* QUOTED TEXT *
------------------------

Arrival is now officially declared bankrupt. (link) We’ve covered Arrivals story both up and down, most recently back at the end of March when it sold some of its assets, including manufacturing equipment to Canoo. Arrival was valued at over $13 billion during the peak EV hype cycle, has been backed by Hyundai and UPS, and was set to build microfactories all around. I was most excited for the Arrival Bus to hit the streets.

Without further eulogy, we shall bid farewell to the Arrival Van and Arrival Bus 👋 

I know Arrival had some deeper EV technology partnerships with Charge Cars, one of my favorite re-build EV startups out there that is producing the ‘67 Mustangs, fully electric, from scratch. Only 499 will be made. I hope they don’t take a hit from Arrival’s downfall.

🇺🇸 Ford is walking back on its dealer certification plan where it required dealerships that wanted to sell EVs to go through an EV certification and infrastructure program, which meant up to a $1.2M investment for dealerships. (link) This seems like one of the collateral damages of Ford’s EV plan delays.

🇬🇧 EVA England launched the EV Drivers’ Manifesto (8-page pdf), asking the government 12 points ranging from introducing zero-interest loans for used EVs to reducing VAT on electricity and fixing the EV insurance market.

🇳🇵 The country saves money thanks to EVs: the Nepal Electricity Authority estimates use of EVs has reduced oil import costs by $22 million a year, and the savings are increasing. (link) The country is pledging to raise EVs to 25% of all auto sales by 2025 and 90% by 2030, and is charging lower duties on EVs.

Rivian launched the refreshed R1S and R1T. (link) (video)

They start at $75,900 and $69,900 respectively, and here’s some of what’s new:

  • Most of the updates were in the interior and tech, with the most notable exterior change being the charging indicator LEDs in the tail light bar and at the front;

  • More than half of the hardware components have been updated;

  • New wheels and tires, and interior trims, new heat pump;

  • Dolby Atmos system and Apple Music now integrated;

  • Using NVIDIA chips now with 10x the compute of old system, 17 ECUs reduced to 7, and

  • Rivian launched its new in-house developed autonomy system called Rivian Autonomy Platform, powered by 11 cameras, five radars, and AI prediction technology.

  • Keyless entry that can be added to Apple Wallet;

  • Instantly tintable sunroof (video of it in action);

  • The highest-end R1T now has 1,025 horsepower, does 0-60mph in <2.5s. Here’s CEO RJ Scaringe showing Launch Mode (video).

  • New game-like User Interface powered by Unreal Engine (video); if you want to geek out further, here’s the backstory of the design by Unreal (link). This is how the background on Rock Crawl mode looks like:

Elsewhere:

Cadillac Optiq overview: (link)

Fun: when the Cybertruck is updating, its steering wheel becomes completely loose, as there’s no mechanical connection to the wheels with the steer-by-wire system (video).

------------------------

* SUPPLIED RECORDS *
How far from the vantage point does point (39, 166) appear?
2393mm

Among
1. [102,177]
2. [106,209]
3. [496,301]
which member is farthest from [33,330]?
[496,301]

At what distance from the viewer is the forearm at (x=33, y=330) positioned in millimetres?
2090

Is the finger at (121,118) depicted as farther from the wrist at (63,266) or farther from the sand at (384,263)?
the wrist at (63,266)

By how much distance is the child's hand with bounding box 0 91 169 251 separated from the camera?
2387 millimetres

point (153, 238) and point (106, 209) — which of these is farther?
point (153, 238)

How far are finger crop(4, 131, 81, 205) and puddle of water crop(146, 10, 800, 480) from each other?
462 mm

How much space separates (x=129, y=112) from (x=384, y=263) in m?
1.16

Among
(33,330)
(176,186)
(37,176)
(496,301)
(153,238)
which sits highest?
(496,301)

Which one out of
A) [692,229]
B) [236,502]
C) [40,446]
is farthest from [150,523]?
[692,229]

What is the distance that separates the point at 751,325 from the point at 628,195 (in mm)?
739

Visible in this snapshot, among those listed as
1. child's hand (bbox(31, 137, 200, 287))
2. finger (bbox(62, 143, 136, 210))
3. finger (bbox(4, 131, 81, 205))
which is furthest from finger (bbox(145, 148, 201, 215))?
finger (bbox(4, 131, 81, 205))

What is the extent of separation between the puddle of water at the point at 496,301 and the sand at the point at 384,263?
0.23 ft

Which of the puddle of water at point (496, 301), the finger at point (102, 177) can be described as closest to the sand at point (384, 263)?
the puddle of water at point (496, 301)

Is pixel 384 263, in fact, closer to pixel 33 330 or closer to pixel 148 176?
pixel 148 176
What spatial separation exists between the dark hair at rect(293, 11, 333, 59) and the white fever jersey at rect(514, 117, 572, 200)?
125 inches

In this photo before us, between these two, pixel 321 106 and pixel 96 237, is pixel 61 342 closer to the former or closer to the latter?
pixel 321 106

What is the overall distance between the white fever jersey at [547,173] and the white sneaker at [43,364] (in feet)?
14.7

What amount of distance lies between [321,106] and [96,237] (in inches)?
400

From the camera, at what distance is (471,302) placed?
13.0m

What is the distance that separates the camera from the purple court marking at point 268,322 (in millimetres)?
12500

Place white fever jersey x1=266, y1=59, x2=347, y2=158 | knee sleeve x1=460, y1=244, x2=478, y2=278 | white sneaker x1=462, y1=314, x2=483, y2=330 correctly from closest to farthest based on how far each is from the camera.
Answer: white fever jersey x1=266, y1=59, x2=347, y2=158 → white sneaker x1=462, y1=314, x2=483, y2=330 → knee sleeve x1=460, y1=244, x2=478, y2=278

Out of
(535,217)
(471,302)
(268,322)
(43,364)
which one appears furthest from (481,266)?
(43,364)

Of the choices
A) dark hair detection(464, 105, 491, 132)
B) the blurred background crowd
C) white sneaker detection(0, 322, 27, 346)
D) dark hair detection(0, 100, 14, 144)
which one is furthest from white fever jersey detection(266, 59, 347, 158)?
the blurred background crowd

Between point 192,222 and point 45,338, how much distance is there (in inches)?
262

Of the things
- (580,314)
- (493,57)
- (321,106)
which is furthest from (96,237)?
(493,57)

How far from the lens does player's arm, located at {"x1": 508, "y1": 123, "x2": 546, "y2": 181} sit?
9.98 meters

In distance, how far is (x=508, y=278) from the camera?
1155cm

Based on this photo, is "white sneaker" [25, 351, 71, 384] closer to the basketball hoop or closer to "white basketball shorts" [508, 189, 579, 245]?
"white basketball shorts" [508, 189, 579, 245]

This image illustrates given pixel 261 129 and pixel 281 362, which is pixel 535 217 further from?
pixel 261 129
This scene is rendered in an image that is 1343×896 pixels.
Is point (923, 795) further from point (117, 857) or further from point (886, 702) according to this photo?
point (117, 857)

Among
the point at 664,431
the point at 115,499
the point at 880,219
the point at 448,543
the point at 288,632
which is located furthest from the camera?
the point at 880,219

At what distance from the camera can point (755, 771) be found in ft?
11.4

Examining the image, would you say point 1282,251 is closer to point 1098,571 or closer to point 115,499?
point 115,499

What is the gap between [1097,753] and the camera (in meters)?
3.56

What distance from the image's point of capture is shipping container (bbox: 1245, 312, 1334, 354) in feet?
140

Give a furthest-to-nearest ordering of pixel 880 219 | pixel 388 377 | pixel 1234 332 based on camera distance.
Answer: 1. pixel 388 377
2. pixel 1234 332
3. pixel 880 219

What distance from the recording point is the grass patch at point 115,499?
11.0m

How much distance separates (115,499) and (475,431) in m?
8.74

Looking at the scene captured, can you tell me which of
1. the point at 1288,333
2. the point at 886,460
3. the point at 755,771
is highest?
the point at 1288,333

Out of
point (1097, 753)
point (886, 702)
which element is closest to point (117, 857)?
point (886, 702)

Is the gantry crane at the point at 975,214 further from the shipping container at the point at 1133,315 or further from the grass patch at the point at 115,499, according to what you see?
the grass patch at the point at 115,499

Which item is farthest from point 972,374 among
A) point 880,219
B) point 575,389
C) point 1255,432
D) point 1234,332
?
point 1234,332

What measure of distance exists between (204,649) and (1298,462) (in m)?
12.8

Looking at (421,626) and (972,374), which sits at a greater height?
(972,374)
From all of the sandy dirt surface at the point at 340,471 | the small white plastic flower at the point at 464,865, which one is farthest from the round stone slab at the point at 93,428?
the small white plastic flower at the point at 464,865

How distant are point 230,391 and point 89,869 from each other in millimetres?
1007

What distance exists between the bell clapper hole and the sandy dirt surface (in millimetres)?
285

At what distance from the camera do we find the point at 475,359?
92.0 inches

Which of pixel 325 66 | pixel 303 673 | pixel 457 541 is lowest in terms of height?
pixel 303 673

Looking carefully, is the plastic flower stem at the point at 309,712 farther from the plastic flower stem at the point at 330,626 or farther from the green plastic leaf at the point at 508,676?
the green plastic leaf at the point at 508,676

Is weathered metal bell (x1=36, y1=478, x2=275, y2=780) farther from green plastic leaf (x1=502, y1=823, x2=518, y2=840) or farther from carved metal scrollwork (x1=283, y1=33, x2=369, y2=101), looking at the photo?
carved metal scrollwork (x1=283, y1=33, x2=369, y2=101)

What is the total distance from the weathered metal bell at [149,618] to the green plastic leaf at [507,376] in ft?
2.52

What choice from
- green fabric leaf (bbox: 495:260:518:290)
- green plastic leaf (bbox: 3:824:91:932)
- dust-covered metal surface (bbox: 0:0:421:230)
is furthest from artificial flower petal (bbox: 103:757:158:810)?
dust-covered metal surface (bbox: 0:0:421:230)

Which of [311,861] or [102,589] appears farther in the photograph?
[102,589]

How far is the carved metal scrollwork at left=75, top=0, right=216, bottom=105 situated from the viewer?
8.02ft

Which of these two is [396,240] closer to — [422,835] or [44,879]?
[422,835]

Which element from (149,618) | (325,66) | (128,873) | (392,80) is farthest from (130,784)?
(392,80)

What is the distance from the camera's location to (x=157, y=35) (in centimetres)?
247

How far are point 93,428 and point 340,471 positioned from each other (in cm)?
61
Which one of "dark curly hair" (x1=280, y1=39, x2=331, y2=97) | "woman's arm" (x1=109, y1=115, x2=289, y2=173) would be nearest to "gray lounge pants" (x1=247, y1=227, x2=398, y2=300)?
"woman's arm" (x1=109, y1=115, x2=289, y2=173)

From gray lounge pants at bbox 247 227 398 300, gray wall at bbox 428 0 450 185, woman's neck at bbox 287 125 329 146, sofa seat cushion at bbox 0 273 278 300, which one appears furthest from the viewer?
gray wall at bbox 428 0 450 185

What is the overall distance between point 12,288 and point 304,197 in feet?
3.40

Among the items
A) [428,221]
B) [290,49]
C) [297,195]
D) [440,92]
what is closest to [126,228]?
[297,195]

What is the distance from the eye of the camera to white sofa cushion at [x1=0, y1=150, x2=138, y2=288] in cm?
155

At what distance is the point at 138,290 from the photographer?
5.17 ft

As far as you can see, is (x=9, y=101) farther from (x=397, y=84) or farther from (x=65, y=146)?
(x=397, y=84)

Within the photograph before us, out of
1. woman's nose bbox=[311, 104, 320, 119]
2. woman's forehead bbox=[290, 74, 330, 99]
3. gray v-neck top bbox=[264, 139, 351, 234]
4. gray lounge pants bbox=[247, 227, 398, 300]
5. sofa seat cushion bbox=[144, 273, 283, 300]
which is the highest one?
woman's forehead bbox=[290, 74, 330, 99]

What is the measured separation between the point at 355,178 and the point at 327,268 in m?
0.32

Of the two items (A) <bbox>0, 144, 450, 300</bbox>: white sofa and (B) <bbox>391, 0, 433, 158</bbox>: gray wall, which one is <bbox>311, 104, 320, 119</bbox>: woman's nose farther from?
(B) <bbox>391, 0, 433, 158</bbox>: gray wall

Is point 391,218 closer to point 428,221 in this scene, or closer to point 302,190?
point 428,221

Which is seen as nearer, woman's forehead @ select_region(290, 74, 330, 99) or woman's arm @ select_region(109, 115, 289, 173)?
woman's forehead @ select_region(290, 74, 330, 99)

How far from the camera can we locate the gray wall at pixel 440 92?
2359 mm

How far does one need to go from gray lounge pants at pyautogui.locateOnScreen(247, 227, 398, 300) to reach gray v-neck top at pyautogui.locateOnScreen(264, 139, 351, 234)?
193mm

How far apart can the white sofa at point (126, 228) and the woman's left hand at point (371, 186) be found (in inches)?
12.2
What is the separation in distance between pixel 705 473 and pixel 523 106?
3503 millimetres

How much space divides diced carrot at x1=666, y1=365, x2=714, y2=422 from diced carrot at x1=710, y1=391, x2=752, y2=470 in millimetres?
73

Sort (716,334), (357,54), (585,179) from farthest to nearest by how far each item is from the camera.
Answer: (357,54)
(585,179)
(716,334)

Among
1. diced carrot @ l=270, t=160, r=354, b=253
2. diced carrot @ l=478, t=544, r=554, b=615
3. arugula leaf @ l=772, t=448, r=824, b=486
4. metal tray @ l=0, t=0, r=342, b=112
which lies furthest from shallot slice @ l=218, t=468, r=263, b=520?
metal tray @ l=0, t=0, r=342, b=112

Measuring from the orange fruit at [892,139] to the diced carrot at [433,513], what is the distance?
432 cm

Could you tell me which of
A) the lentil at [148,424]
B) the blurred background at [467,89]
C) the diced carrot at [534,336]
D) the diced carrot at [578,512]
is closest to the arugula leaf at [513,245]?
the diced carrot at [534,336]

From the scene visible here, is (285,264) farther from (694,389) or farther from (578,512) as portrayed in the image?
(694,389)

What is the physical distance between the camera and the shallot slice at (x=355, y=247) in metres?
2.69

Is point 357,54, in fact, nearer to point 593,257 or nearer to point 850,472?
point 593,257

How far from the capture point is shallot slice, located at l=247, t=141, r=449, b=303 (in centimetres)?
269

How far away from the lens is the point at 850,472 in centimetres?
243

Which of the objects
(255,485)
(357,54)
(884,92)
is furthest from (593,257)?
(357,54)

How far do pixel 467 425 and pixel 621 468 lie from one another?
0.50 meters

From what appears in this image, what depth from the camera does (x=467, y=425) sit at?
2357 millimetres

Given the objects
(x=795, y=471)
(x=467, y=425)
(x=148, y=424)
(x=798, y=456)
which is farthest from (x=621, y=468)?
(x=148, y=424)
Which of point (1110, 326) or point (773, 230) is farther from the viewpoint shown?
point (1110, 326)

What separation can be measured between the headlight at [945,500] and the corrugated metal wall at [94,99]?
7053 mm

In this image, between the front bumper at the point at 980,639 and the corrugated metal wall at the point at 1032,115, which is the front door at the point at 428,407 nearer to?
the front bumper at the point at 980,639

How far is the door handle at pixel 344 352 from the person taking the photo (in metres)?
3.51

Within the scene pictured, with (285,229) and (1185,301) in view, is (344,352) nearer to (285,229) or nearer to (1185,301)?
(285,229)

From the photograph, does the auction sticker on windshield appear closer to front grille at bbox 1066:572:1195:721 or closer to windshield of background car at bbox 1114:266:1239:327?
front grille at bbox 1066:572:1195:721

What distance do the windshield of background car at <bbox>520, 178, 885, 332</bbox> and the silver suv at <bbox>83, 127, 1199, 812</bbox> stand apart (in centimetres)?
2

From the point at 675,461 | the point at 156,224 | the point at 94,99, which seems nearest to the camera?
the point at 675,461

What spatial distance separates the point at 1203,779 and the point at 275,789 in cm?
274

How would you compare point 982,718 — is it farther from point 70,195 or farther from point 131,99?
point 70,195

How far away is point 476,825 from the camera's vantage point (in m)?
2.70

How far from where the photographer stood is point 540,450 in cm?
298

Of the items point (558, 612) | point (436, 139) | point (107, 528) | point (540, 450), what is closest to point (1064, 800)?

------------------------

* GOAL 1 *
Print the part of the EV news roundup starting at "Without further eulogy, we" and ending at "from Arrival’s downfall.".
* GOAL 2 *
In the EV news roundup, what is the starting price of the refreshed Rivian R1T?
* GOAL 3 *
Pick up the EV news roundup after its last sentence and keep writing it.
The data comes from a separate source.

* TASK RESPONSE 1 *
Without further eulogy, we shall bid farewell to the Arrival Van and Arrival Bus 👋 

I know Arrival had some deeper EV technology partnerships with Charge Cars, one of my favorite re-build EV startups out there that is producing the ‘67 Mustangs, fully electric, from scratch. Only 499 will be made. I hope they don’t take a hit from Arrival’s downfall.

* TASK RESPONSE 2 *
$69,900

* TASK RESPONSE 3 *
Fully loaded Scania Semi does 1,600km (994 mi) in two days, spends only a total of 20 minutes extra for charging, and achieves an impressive 1kWh/km efficiency. (link)

I calculated, that this 1.61 kWh/mile consumption would put it at one of the most efficient EV Semi trucks in the world, even beating Tesla Semi ~1.7kWh/mi. Granted, the latter was measured as average over 3.5 million miles.

Aspark Owl broke Rimac Nevera’s record for the fastest electric hypercar, reaching 438.7 km/h (video).

CATL & Gotion in danger in the US?

Some US lawmakers sent two letters to the Department of Homeland Security about two Chinese batterymakers, CATL and Gotion, on the claims of the companies holding ties to Chinese paramilitary organizations and state-sponsored slave labor programs. Products made with Uyghur forced labor are strictly prohibited from entering the United States by the UFLPA act. (link)

Essentially, they call for placing CATL and Gotion on the Entity List of the UFLPA, banning them from entering the US.

Here is the letter about CATL (15-page pdf) and about Gotion High-Tech (9-page pdf), showing the ties, even with schematics, between the companies.

The Select Committee has uncovered indisputable evidence that Gotion High Tech and CATL have supply chains that are deeply connected to forced labor and the ongoing genocide of Uyghurs in China.

— John Moolenaar, Chairman of the Select Committee on CCP

If you’ve missed this, CATL is the world’s largest battery maker (37.7% market share this year) and likely powers a lot of the EVs around you — while Gotion is currently the 9th-largest with 2.2% market share. Notably, Gotion High-Tech’s largest shareholder is Volkswagen China which owned 26.5% of the company in late 2021.

The two letters brought out very specific examples, for example CATL sourcing li-ion anode materials from a company controlled by XPCC, which is an US-sanctioned Chinese paramilitary organization.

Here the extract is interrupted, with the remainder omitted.